Run cells sequentially. The notebook contains starter code and exercises to complete.

Submit the completed notebook and a short PDF report with your answers and interpretations. There are 6 Questions.¶

  • This notebook contains starter code: training parameters, hyperparameter search, and deeper analyses are encouraged to be updated.
  • The dataset generation is reproducible and small by default to allow quick runs.

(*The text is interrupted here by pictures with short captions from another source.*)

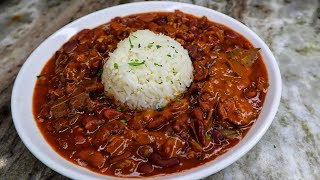 Louisiana Style Red Beans And Rice Recipe| Easy Recipe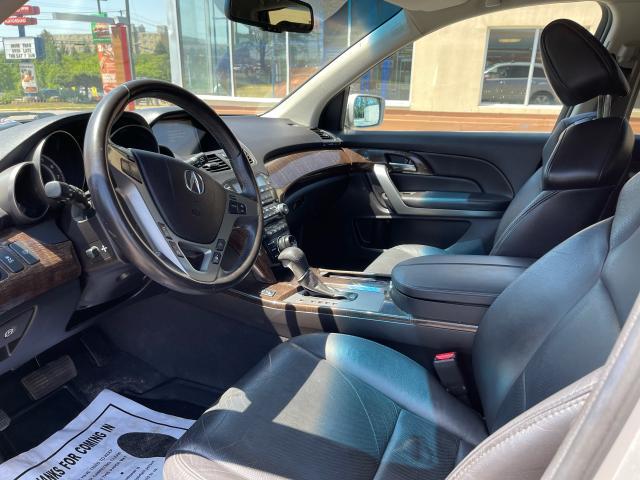2011 Acura MDX Tech Pkg Navigation /DVD/Sunroof /Leather Photo8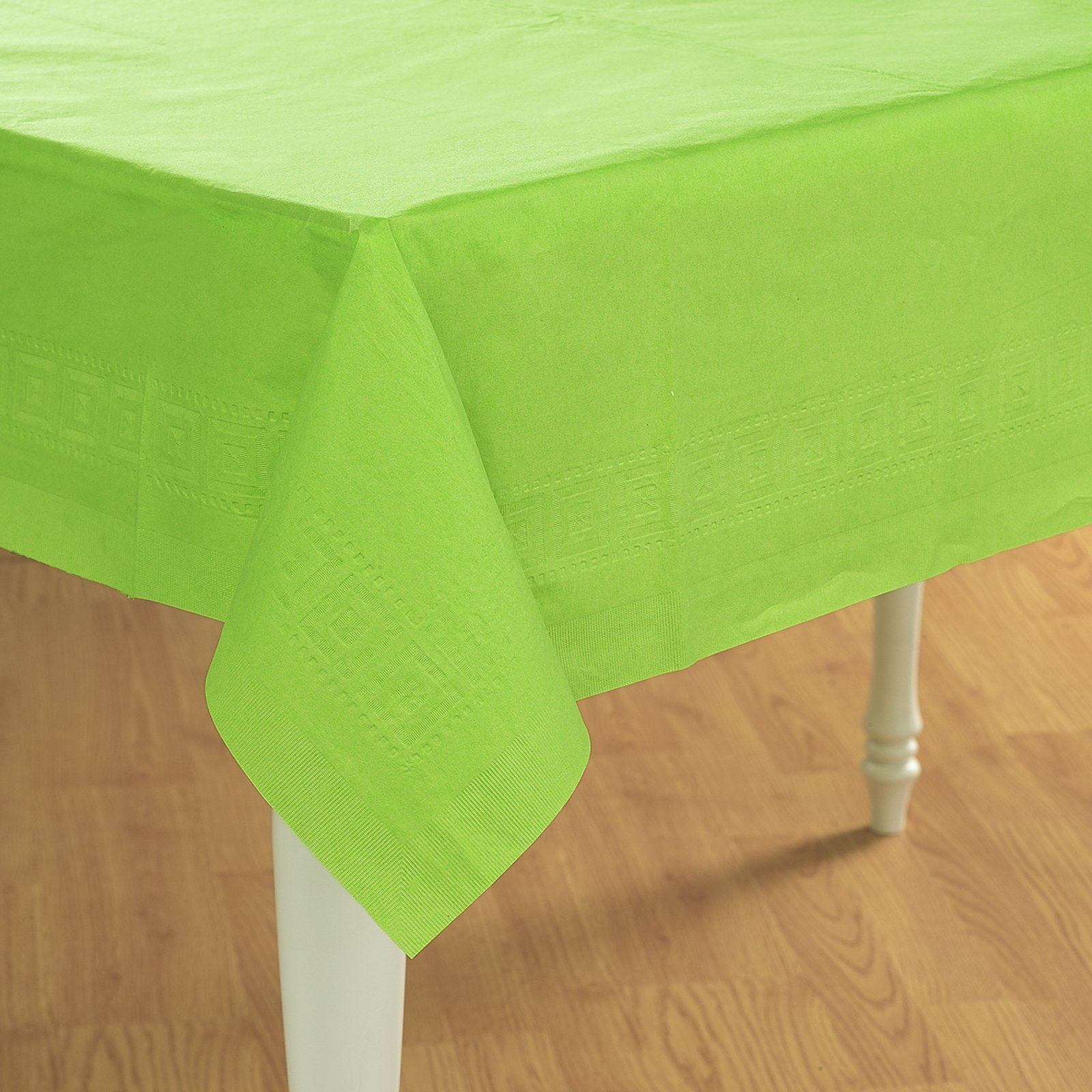 Fresh Lime (Lime Green) Paper Tablecover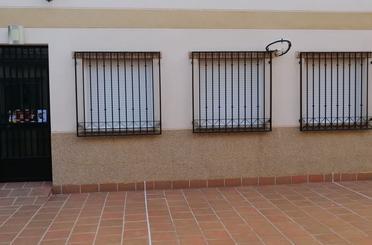 Planta baja en venta en Alhambra, Cijuela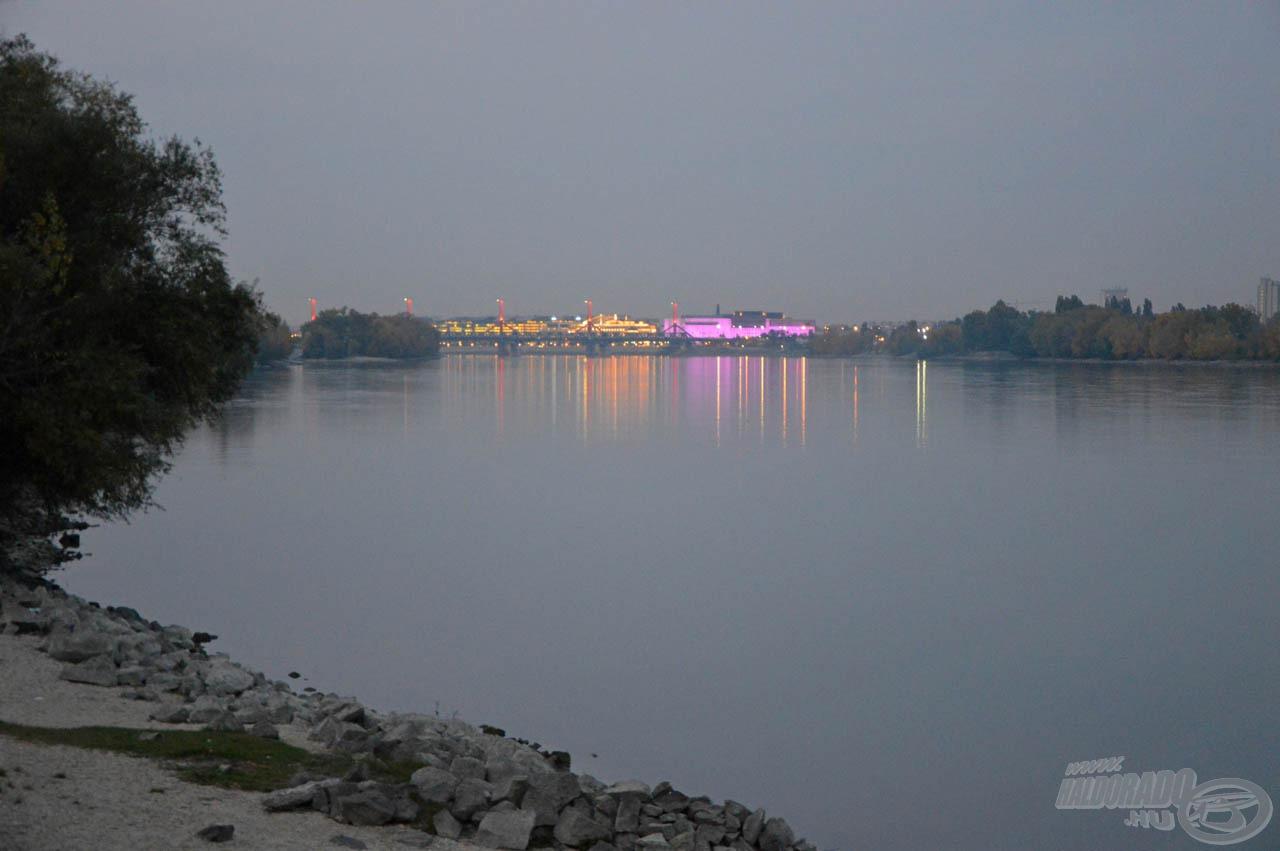Horgászparadicsom egy kőhajításnyira a belvárostól, ez a fővárosi Duna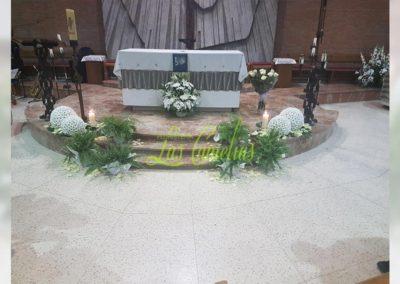 Decoración Floral Ceremonias BI-0008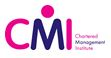 Course Image CMI Level 5ACD30 - Studies in Management & Leadership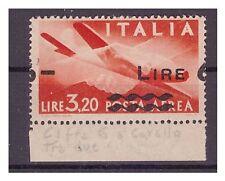 POSTA AEREA 1947 - 6 LIRE  su 3,20 SOPRASTAMPA SPOSTATA  NUOVO **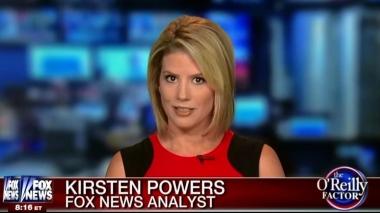 Kirsten-powers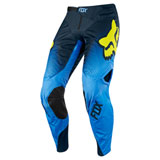 Fox Racing 360 Viza Pants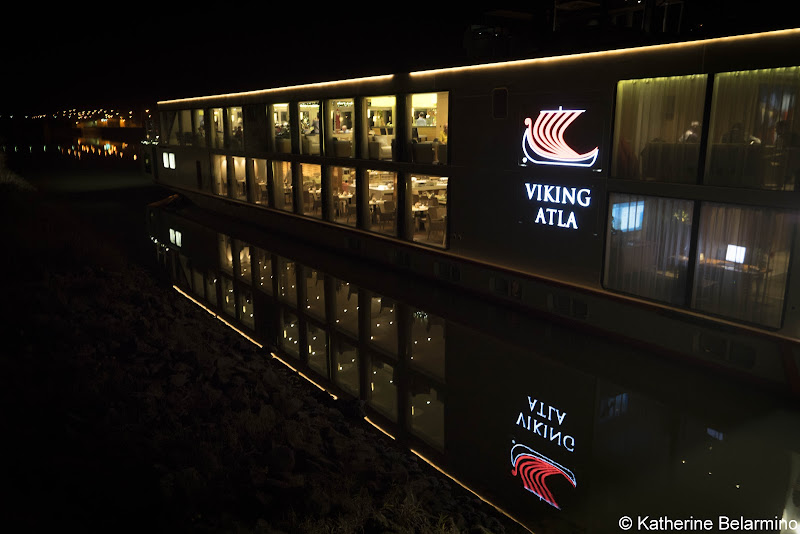 Review Viking River Cruises Longship Atla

1. Setup: imports and utility functions¶

In [1]:
import numpy as np
import matplotlib.pyplot as plt
import random
from sklearn.metrics import roc_auc_score, roc_curve, precision_recall_curve, auc
import tensorflow as tf
from tensorflow.keras import layers, models, optimizers, losses, callbacks

np.random.seed(42)
random.seed(42)

# Simple one-hot encoding utilities
BASES = ['A','C','G','T']
_base_to_idx = {b:i for i,b in enumerate(BASES)}

def one_hot_encode_seqs(seqs):
    """Encode a list of uppercase DNA sequences (A,C,G,T) to shape (N, L, 4)."""
    N = len(seqs)
    L = len(seqs[0])
    arr = np.zeros((N, L, 4), dtype=np.float32)
    for i,s in enumerate(seqs):
        for j,ch in enumerate(s):
            arr[i,j,_base_to_idx.get(ch,'A')] = 1.0
    return arr


def seqs_from_onehot(X):
    # convert back to seqs by argmax
    seqs = []
    for i in range(X.shape[0]):
        seq = ''.join(BASES[int(np.argmax(X[i,j]))] for j in range(X.shape[1]))
        seqs.append(seq)
    return seqs

2. Synthetic dataset generation¶

By default the notebook provides a functioning generator that creates sequences of length 101, implants a motif at a random position in positives, and returns train/val/test splits.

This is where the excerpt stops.